The principal and all but a couple of teachers at a primary school were happy with the introduction of National Standards.
Then the people turned up to train them and mixed with the training they had a lot of criticism of the introduction of the standards.
How unprofessional is that?
As former States Services Commissioner Mark Prebble told Kathryn Ryan:
“Public servants have to implement the policies of the government of the day
Many people come to government to try to support a good cause. They don’t realise the one who has to determine which good cause is to be supported is the democratically minister of the day. . . .
A key part of the role of senior public servants is to explain to them well it is the minister who has to take the heat in public about that and the public servant really isn’t just employed to follow their own interests and if they want to follow their interests they can go and work in the private sector like anyone else. . .
. . . No public servant should be zealous about the particular cause they’re interested in. They should be zealous about democracy and respecting the law. . .”
The public service must be apolitical. . .
The people who visited the school were paid from the public purse to help implement government policy but instead were doing their best to sabotage it.
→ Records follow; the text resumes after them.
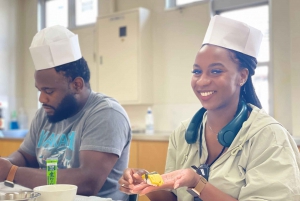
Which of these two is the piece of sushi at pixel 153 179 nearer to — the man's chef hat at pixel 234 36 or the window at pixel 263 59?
the man's chef hat at pixel 234 36

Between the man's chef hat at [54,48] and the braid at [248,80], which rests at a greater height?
the man's chef hat at [54,48]

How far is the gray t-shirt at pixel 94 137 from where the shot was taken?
1468 millimetres

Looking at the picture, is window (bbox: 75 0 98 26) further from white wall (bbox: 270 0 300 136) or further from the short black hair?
the short black hair

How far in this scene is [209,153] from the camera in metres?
1.31

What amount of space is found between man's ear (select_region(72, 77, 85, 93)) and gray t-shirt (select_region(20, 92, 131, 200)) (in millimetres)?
65

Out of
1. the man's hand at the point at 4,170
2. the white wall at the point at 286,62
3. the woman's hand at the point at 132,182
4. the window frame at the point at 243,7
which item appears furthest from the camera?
the window frame at the point at 243,7

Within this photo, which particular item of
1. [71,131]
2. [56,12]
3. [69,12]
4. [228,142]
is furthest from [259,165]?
[56,12]

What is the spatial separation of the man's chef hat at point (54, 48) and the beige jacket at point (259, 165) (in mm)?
837

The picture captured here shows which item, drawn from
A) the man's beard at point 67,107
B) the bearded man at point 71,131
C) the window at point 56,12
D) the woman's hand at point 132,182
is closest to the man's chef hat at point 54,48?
the bearded man at point 71,131

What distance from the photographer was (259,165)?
3.55ft

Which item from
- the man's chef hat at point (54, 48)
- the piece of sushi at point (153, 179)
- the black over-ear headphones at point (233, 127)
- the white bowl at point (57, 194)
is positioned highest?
the man's chef hat at point (54, 48)

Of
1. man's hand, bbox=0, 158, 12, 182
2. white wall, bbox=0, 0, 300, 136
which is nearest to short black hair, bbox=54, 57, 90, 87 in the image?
man's hand, bbox=0, 158, 12, 182

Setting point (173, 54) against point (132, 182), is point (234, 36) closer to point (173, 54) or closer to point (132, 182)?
point (132, 182)

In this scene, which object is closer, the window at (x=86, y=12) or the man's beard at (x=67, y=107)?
the man's beard at (x=67, y=107)
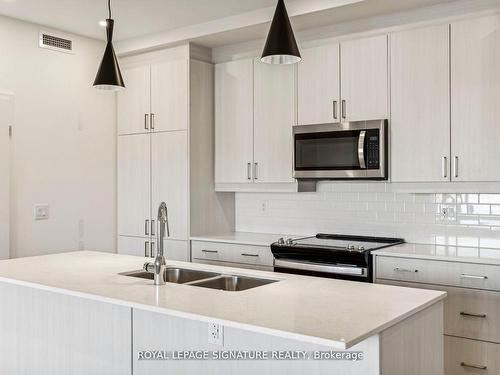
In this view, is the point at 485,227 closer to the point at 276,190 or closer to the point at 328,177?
the point at 328,177

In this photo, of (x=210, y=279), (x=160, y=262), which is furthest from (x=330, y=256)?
(x=160, y=262)

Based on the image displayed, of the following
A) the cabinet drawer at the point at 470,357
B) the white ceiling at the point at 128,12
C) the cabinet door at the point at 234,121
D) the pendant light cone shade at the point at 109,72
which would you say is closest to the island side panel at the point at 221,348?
the pendant light cone shade at the point at 109,72

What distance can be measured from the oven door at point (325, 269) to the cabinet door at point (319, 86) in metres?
1.12

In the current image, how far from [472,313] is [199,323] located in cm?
188

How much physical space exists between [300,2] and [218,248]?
203 cm

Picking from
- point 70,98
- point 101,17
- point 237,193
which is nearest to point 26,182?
point 70,98

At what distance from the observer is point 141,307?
7.28ft

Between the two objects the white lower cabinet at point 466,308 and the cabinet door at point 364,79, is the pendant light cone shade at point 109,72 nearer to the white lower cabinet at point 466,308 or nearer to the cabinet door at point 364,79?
the cabinet door at point 364,79

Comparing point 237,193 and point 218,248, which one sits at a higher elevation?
point 237,193

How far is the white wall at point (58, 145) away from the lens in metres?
4.46

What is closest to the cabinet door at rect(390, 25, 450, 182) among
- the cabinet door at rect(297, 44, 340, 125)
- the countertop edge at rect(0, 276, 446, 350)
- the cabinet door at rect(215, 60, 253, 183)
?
the cabinet door at rect(297, 44, 340, 125)

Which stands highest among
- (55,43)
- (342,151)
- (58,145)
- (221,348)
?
(55,43)

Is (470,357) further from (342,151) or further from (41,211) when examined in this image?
(41,211)

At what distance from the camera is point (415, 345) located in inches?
84.0
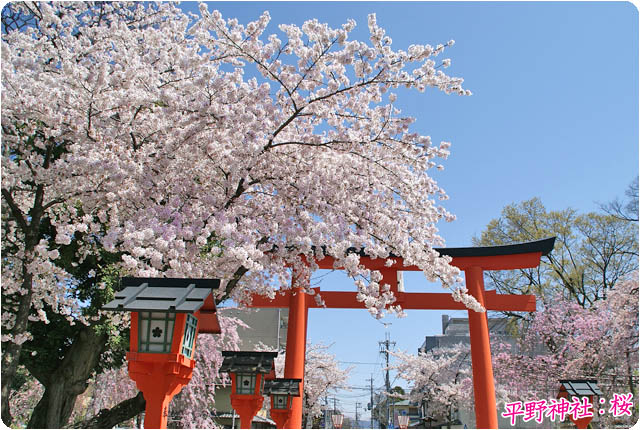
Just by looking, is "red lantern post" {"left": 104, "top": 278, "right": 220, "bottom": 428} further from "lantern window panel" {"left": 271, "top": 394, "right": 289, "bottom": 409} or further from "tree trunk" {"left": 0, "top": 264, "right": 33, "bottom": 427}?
"lantern window panel" {"left": 271, "top": 394, "right": 289, "bottom": 409}

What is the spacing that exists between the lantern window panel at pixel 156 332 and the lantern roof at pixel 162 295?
15 centimetres

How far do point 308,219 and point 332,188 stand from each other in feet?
1.55

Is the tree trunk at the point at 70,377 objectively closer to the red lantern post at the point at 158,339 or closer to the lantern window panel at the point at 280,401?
the lantern window panel at the point at 280,401

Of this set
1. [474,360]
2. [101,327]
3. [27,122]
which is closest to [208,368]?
[101,327]

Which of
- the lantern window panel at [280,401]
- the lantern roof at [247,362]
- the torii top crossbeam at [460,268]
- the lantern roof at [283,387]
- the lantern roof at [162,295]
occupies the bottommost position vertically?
the lantern window panel at [280,401]

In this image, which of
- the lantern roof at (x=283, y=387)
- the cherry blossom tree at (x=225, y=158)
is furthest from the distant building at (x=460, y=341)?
the cherry blossom tree at (x=225, y=158)

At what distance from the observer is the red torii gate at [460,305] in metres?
9.12

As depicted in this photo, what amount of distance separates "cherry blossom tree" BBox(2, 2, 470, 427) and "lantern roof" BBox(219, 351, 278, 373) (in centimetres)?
127

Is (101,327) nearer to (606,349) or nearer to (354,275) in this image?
(354,275)

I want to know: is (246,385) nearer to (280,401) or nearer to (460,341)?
(280,401)

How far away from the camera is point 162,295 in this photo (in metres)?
3.36

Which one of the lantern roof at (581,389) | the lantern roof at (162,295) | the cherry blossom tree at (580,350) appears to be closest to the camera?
the lantern roof at (162,295)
If it happened at one school, how many others also found the people sent to help were advancing their own cause rather than giving the professional development the teachers sought and how often does this happen with other policies?
We’ve spent this week with a group of farmers. Each time tenure review was raised the glacial pace at which it proceeds was criticised.
You could be excused for wondering if this is a deliberate policy on the part of some of the public servants involved in the hope that they can delay the process until the government changes.